A 38-year-old woman presented with a persistently swollen left leg. The patient related that the swelling postdated a vague left calf injury incurred 6 months previously. Multiple physician evaluations (including repetitive emergency room visits) were inconclusive. Serial venous duplex ultrasonography, plain film tibial or fibular radiography, contrast venography, abdominopelvic computed tomography (CT), and a triple-phase bone scan were normal. Magnetic resonance imaging (MRI) was remarkable only for soft tissue swelling.
Examination revealed significant lymphedematous swelling of the left lower extremity. A peculiar fusiform swelling existed that abruptly terminated near the knee. Multiple horizontal indentations, depressions, and abrasions were identified along the popliteal fossa, proximal calf, and distal thigh (Figure 73-1). Factitial edema from a constricting band or tourniquet to the extremity was suspected.1
factitial edema of the left lower extremity. Multiple horizontal indentations, depressions, and abrasions exist along the popliteal fossa, proximal calf, and distal thigh.
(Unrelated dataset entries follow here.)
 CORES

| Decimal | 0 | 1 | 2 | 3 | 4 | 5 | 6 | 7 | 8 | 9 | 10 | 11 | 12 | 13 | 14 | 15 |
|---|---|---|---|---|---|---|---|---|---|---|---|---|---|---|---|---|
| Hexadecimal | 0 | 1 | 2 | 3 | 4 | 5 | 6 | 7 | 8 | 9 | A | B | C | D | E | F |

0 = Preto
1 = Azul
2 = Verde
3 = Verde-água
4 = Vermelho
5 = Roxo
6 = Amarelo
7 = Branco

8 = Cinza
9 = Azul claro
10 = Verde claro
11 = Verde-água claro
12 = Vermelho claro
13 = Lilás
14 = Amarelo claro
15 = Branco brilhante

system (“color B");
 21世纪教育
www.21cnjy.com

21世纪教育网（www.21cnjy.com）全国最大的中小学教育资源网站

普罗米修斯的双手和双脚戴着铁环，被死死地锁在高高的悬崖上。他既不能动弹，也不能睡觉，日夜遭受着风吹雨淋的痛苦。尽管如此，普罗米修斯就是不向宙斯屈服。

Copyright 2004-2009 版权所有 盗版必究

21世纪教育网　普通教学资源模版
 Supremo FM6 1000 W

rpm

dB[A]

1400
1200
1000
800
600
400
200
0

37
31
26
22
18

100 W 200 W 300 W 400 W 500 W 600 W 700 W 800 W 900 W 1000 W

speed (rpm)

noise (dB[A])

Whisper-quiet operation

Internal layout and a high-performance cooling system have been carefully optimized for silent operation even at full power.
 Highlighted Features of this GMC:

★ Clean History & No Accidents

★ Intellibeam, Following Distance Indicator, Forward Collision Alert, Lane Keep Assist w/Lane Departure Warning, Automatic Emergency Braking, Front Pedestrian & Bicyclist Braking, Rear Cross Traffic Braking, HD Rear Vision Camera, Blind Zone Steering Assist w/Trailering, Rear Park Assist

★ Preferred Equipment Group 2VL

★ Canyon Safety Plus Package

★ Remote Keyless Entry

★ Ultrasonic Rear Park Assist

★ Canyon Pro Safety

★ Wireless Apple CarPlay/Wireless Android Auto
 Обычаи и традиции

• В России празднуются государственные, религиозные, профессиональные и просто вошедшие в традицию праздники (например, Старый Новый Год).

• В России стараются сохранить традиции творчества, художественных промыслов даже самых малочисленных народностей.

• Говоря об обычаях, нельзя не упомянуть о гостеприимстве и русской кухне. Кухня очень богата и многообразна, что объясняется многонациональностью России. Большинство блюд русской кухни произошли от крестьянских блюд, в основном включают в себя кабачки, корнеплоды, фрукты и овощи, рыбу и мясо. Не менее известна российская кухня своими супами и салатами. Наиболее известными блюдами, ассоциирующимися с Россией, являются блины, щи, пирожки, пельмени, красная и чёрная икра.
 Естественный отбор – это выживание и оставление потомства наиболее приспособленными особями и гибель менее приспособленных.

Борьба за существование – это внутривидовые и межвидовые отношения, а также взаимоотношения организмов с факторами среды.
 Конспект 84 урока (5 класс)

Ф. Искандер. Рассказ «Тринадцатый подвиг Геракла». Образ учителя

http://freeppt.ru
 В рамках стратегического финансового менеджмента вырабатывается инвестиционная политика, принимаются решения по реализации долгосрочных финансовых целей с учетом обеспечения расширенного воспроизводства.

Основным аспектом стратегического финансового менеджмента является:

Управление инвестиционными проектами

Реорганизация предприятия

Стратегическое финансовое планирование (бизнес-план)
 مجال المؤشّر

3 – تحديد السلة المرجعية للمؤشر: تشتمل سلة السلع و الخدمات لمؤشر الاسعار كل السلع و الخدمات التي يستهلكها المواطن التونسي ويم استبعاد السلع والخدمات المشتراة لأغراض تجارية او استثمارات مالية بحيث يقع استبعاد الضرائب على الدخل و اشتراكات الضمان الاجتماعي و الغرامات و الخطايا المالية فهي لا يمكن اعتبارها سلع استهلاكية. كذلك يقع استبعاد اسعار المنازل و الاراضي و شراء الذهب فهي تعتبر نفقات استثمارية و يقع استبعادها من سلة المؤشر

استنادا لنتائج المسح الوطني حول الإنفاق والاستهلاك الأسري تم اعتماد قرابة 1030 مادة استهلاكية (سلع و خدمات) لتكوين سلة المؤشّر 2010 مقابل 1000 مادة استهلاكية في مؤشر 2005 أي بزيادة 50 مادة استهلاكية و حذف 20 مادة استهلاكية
Note abrupt termination of the swelling at the level of the popliteal fossa. The contralateral extremity is normal.
Factitial or factitious edema is a rare cause of upper or lower extremity swelling caused by the repetitive application of a constrictive band or tourniquet. It has also been called voluntary edema or artificial edema, and over time it can mimic true lymphedema. According to the Diagnostic and Statistical Manual of Mental Disorders, fourth edition, factitious disorders are characterized by the intentional production or feigning of physical or psychologic signs or symptoms and a need to assume a sick role.2 Most patients with factitial edema present to multiple providers over a period of months to years and often undergo multiple diagnostic studies before eventual diagnosis.
It is usually unilateral, and patients often apply the tourniquet to the nondominant limb. Although typically affecting the lower extremity, factitious edema has been reported in the upper extremity. In one case report both the upper and lower extremities were involved.3 There are only a few case reports in the literature, thus the true incidence of factitial edema is unknown.
ETIOLOGY AND PATHOPHYSIOLOGY
With placement of a tourniquet, venous return is directly impaired, leading to increased hydrostatic pressure and fluid extravasation into adjacent soft tissue. Lymphatic return itself initially is normal or even increased,4 though over time the lymph vessels can become fibrosed, especially directly under the site of the tourniquet placement.5 It is conceivable that unabated increased hydrostatic pressure ultimately overwhelms lymphatic clearance and eventuates in clinical lymphedema. Reported associated psychologic issues include anxiety, depression, and conversion disorder. In contradistinction to malingering, which involves a conscious decision to self-harm, the factitial edema patient is unconsciously motivated.